Baile de máscaras
(20/05/2020) Si hay una palabra que define como ninguna otra los tiempos que estamos viviendo, esa palabra es, sin duda alguna, máscara.
Y no lo digo por el uso masivo de mascarillas, tapabocas o barbijos (¡qué rico es el castellano!) al que estamos asistiendo “gracias” a la llegada del virus. No.
Ya antes de que ocultásemos nuestro rostro para evitar la pandemia, éramos muchos los que ocultábamos nuestra realidad en las redes sociales inventándonos imágenes de éxito y felicidad que, casi siempre, no se correspondían con la verdad. Cayendo en eso que se ha llamado postureo y que la Real Academia Española define como la actitud artificiosa e impostada que se adopta por conveniencia o presunción.
También escondiéndonos bajo pseudónimos para extender el odio y la mentira en todo tipo de foros digitales. Pero todos tapando nuestra identidad al mundo, nuestras vidas vulgares y prosaicas. Poniéndonos la careta grotesca de la mentira el disimulo y el fingimiento.
Antes de que llegara el virus y nos obligara a taparnos la cara ya éramos muchos los que nos ocultábamos bajo una máscara.

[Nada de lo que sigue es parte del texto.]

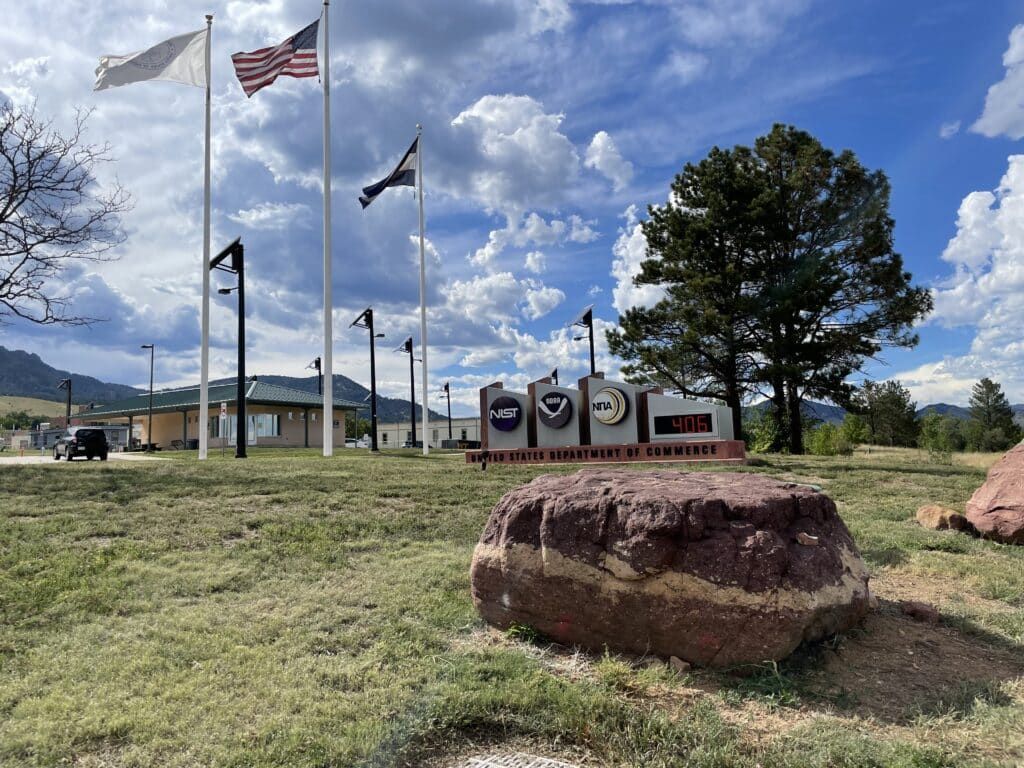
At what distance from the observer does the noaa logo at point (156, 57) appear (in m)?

Incluso el séptimo arte que tanta influencia tiene en nuestros días, llevaba tiempo avisándonos de la inminente llegada del ocultamiento al que asistimos. Ahí tienen el éxito arrollador del Joker, el infame personaje que, con su máscara de payaso, nos provoca un miedo descontrolado, una incertidumbre ante lo desconocido. O la máscara verde que luce Jim Carrey -la máscara de Loki, el dios nórdico de la oscuridad- en la película homónima y que saca el lado más oscuro e inhibido de su personalidad. O la terrorífica de Ghostface…
El cine con tanto enmascarado se estaba adelantando a lo que ya llegó.
El disfraz que nos ocultaba para poder herir a los demás, para ser desagradables en las redes, es el que ahora nos protege del aire de los otros, ¡qué paradoja!
Si nuestra personalidad siempre fue un disfraz y nuestra vida un teatro en el que cada cual salía enmascarado a representar su papel, ahora, con la llegada del “corona” los actores de la pantomima hemos salido a la calle para que todos comprueben sin tapujos nuestra capacidad de fingir, de ocultarnos, de mentirnos.
Ponerse la máscara siempre supuso un placer morboso, tanto si te la ponías para vivir el carnaval como si lo hacías para visitar Chernóbil o manipular un panal. La máscara ha servido para el placer y para el dolor fagocitando la personalidad de quien la llevaba. Te ponías la máscara y dejabas de ser tú para adoptar la personalidad de tu máscara que sacaba tu otro yo, tu lado más oscuro del fondo de tu armario.
La literatura y la historia están llenas de enmascarados famosos: el hombre de la máscara de hierro, el hombre de la máscara de espejos, el Guerrero del Antifaz, El Zorro, o la que portaba Guy Fawkes, el católico que en 1605 pretendió dinamitar el parlamento inglés y que ha sido utilizada por el grupo anonymous.
Hay algo de fascinación en la máscara que se trasmite a quien la lleva, tal vez sea la fascinación que nos provoca lo maligno, lo demoníaco, lo oscuro. Pero también hay una protección, un encubrimiento ante los otros, ante ese mal de ojo (aojamiento) de quien nos mira y puede captar nuestras debilidades para usarlas a su antojo.
La mascarilla contra el virus saca al enmascarado que todos llevamos dentro desde la noche de los tiempos, para mostrarnos o para ocultarnos. Para fabricarnos una identidad que mejore la imagen que nos devuelven los espejos o para enfrentarnos y defendernos del mundo hostil, desapacible y voraz que ya llegó.
Porque máscara, palabra que nos llegó del árabe “máshara”, que a su vez proviene de “sahir” (burlador), significa precisamente eso: ficción, impostura, engaño, fingimiento, simulación, estafa, ardid para burlar la realidad.
“Me conocieron enseguida por quien no era y no lo desmentí. Cuando quise quitarme la máscara, estaba pegada a la cara” dice el poeta Fernando Pessoa, porque la máscara nos fagocita y nos convierte en otro. Nos re-crea. El hombre termina pareciéndose a la máscara que lleva, podríamos decir glosando al gran Borges que escribió aquello de “el hombre era parecido a la voz”.
Tras la pandemia ya todos seremos la máscara.